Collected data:
○ ○ ○ ○ ○ ○ ○
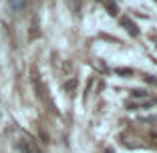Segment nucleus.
<instances>
[{"label": "nucleus", "instance_id": "obj_2", "mask_svg": "<svg viewBox=\"0 0 157 153\" xmlns=\"http://www.w3.org/2000/svg\"><path fill=\"white\" fill-rule=\"evenodd\" d=\"M121 24H123V26L127 28V33H129L131 36H137V34H139V28H137V24H135L133 20L129 18V16H121Z\"/></svg>", "mask_w": 157, "mask_h": 153}, {"label": "nucleus", "instance_id": "obj_8", "mask_svg": "<svg viewBox=\"0 0 157 153\" xmlns=\"http://www.w3.org/2000/svg\"><path fill=\"white\" fill-rule=\"evenodd\" d=\"M147 83H153V85H157V79H151V77H147Z\"/></svg>", "mask_w": 157, "mask_h": 153}, {"label": "nucleus", "instance_id": "obj_5", "mask_svg": "<svg viewBox=\"0 0 157 153\" xmlns=\"http://www.w3.org/2000/svg\"><path fill=\"white\" fill-rule=\"evenodd\" d=\"M117 73H119V75H131L133 71H131V69H117Z\"/></svg>", "mask_w": 157, "mask_h": 153}, {"label": "nucleus", "instance_id": "obj_6", "mask_svg": "<svg viewBox=\"0 0 157 153\" xmlns=\"http://www.w3.org/2000/svg\"><path fill=\"white\" fill-rule=\"evenodd\" d=\"M107 6H109V10H111V14H117V8H115V4H113V2H107Z\"/></svg>", "mask_w": 157, "mask_h": 153}, {"label": "nucleus", "instance_id": "obj_1", "mask_svg": "<svg viewBox=\"0 0 157 153\" xmlns=\"http://www.w3.org/2000/svg\"><path fill=\"white\" fill-rule=\"evenodd\" d=\"M153 103H157V97H151L145 91H133L131 99L127 101V109L135 111V109H145V107H151Z\"/></svg>", "mask_w": 157, "mask_h": 153}, {"label": "nucleus", "instance_id": "obj_3", "mask_svg": "<svg viewBox=\"0 0 157 153\" xmlns=\"http://www.w3.org/2000/svg\"><path fill=\"white\" fill-rule=\"evenodd\" d=\"M6 6H8L10 12L18 14V12H22V10L26 8V0H8V2H6Z\"/></svg>", "mask_w": 157, "mask_h": 153}, {"label": "nucleus", "instance_id": "obj_7", "mask_svg": "<svg viewBox=\"0 0 157 153\" xmlns=\"http://www.w3.org/2000/svg\"><path fill=\"white\" fill-rule=\"evenodd\" d=\"M151 141H153V143H157V127L151 131Z\"/></svg>", "mask_w": 157, "mask_h": 153}, {"label": "nucleus", "instance_id": "obj_4", "mask_svg": "<svg viewBox=\"0 0 157 153\" xmlns=\"http://www.w3.org/2000/svg\"><path fill=\"white\" fill-rule=\"evenodd\" d=\"M18 147H20V151H22V153H40L33 143H28V141H20Z\"/></svg>", "mask_w": 157, "mask_h": 153}]
</instances>
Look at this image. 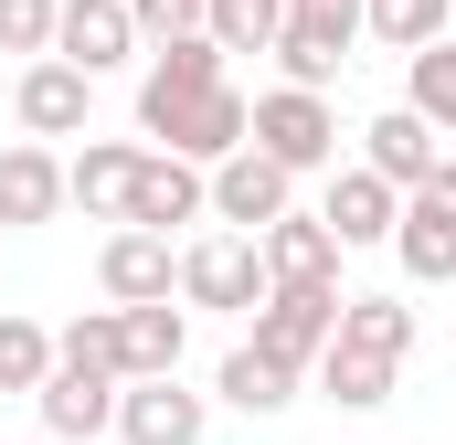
○ ○ ○ ○ ○ ○ ○
TASK STATEMENT: Edit all the items above so that "Segment" is replaced with "Outline", keeping everything else the same. Leave the pictures out of your answer.

TASK ANSWER:
Outline nucleus.
<instances>
[{"label": "nucleus", "instance_id": "obj_2", "mask_svg": "<svg viewBox=\"0 0 157 153\" xmlns=\"http://www.w3.org/2000/svg\"><path fill=\"white\" fill-rule=\"evenodd\" d=\"M121 24H123V26L127 28V33H129L131 36H137V34H139V28H137V24H135L133 20L129 18V16H121Z\"/></svg>", "mask_w": 157, "mask_h": 153}, {"label": "nucleus", "instance_id": "obj_8", "mask_svg": "<svg viewBox=\"0 0 157 153\" xmlns=\"http://www.w3.org/2000/svg\"><path fill=\"white\" fill-rule=\"evenodd\" d=\"M147 83H153V85H157V79H151V77H147Z\"/></svg>", "mask_w": 157, "mask_h": 153}, {"label": "nucleus", "instance_id": "obj_5", "mask_svg": "<svg viewBox=\"0 0 157 153\" xmlns=\"http://www.w3.org/2000/svg\"><path fill=\"white\" fill-rule=\"evenodd\" d=\"M117 73H119V75H131L133 71H131V69H117Z\"/></svg>", "mask_w": 157, "mask_h": 153}, {"label": "nucleus", "instance_id": "obj_6", "mask_svg": "<svg viewBox=\"0 0 157 153\" xmlns=\"http://www.w3.org/2000/svg\"><path fill=\"white\" fill-rule=\"evenodd\" d=\"M107 6H109V10H111V14H117V8H115V4H113V2H107Z\"/></svg>", "mask_w": 157, "mask_h": 153}, {"label": "nucleus", "instance_id": "obj_1", "mask_svg": "<svg viewBox=\"0 0 157 153\" xmlns=\"http://www.w3.org/2000/svg\"><path fill=\"white\" fill-rule=\"evenodd\" d=\"M153 103H157V97H151L145 91H133L131 99L127 101V109L135 111V109H145V107H151Z\"/></svg>", "mask_w": 157, "mask_h": 153}, {"label": "nucleus", "instance_id": "obj_3", "mask_svg": "<svg viewBox=\"0 0 157 153\" xmlns=\"http://www.w3.org/2000/svg\"><path fill=\"white\" fill-rule=\"evenodd\" d=\"M6 6H8L10 12L18 14V12H22V10L26 8V0H8V2H6Z\"/></svg>", "mask_w": 157, "mask_h": 153}, {"label": "nucleus", "instance_id": "obj_7", "mask_svg": "<svg viewBox=\"0 0 157 153\" xmlns=\"http://www.w3.org/2000/svg\"><path fill=\"white\" fill-rule=\"evenodd\" d=\"M151 141H153V143H157V127L151 131Z\"/></svg>", "mask_w": 157, "mask_h": 153}, {"label": "nucleus", "instance_id": "obj_4", "mask_svg": "<svg viewBox=\"0 0 157 153\" xmlns=\"http://www.w3.org/2000/svg\"><path fill=\"white\" fill-rule=\"evenodd\" d=\"M18 147H20V151H22V153H40L33 143H28V141H20Z\"/></svg>", "mask_w": 157, "mask_h": 153}]
</instances>
Look at this image. 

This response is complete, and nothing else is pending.